It’s not uncommon for businesses to find themselves facing a serious cash shortage that interferes with their capacity to fund continued operations. This isn’t a problem restricted to small, struggling businesses—even large corporations periodically must contend with the difficulty of obtaining needed cash. To solve this problem, many organizations turn to invoice factoring. Put simply, this involves selling verified invoices to a third party, known as a “factor,” in exchange for cash. But why should a business resort to factoring, as it’s called, instead of traditional financing?

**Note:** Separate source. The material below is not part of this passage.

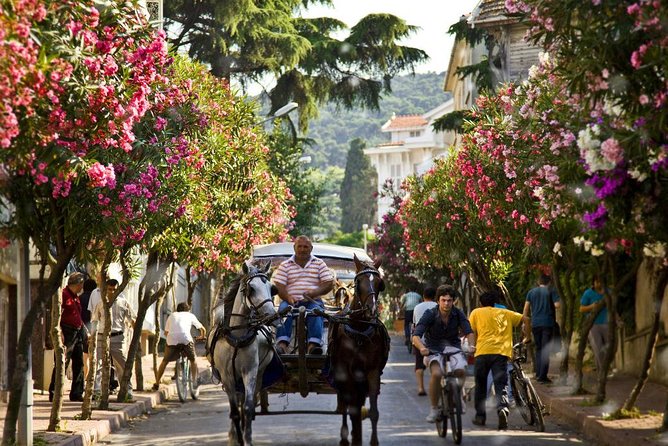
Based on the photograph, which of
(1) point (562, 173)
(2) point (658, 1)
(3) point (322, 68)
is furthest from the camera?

Bank loans can certainly provide a lifeline for businesses in need of cash—but not every company will qualify for one. Poor credit history will scare off potential lenders. Another option is equity-based financing, where a company sells off shares in exchange for money; however, not every business owner is comfortable with surrendering partial ownership of the organization. By contrast, a factoring company in many cases can supply much-needed cash for a growing business.

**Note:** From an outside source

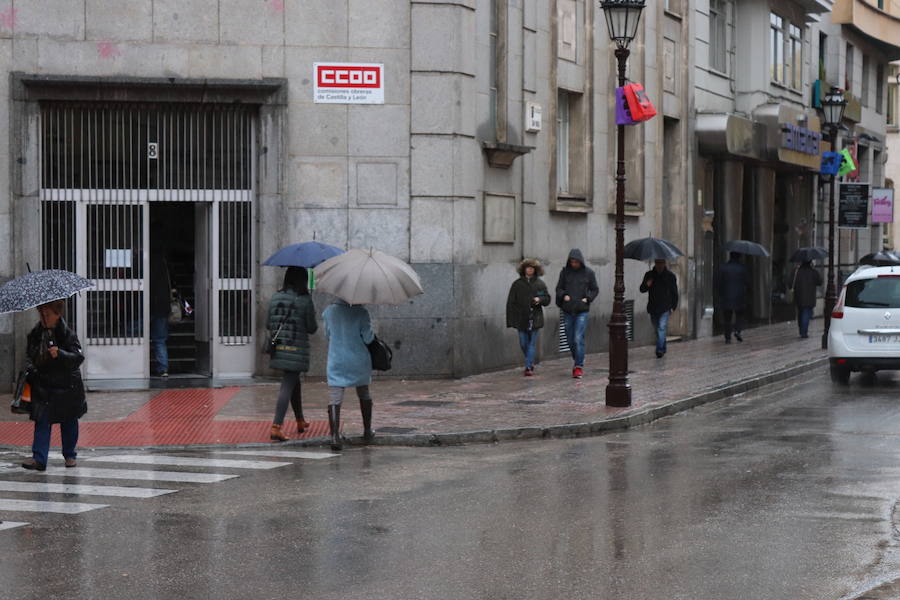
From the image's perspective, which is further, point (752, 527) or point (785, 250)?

Factoring companies provide an easy way of obtaining funds in no time—literally only a few days after invoices have been verified. With invoice factoring, a company can shift one of its more burdensome responsibilities—collecting money from customers—onto a third-party organization, the factor. Better still, factoring receivables is an option open for growing companies for owners marginal credit, as the funding agreement hinges not on the company’s financial health but, rather, on the ability of its customers to pay their debts. That’s why many companies, big and small, sometimes turn to a factoring company for fast cash.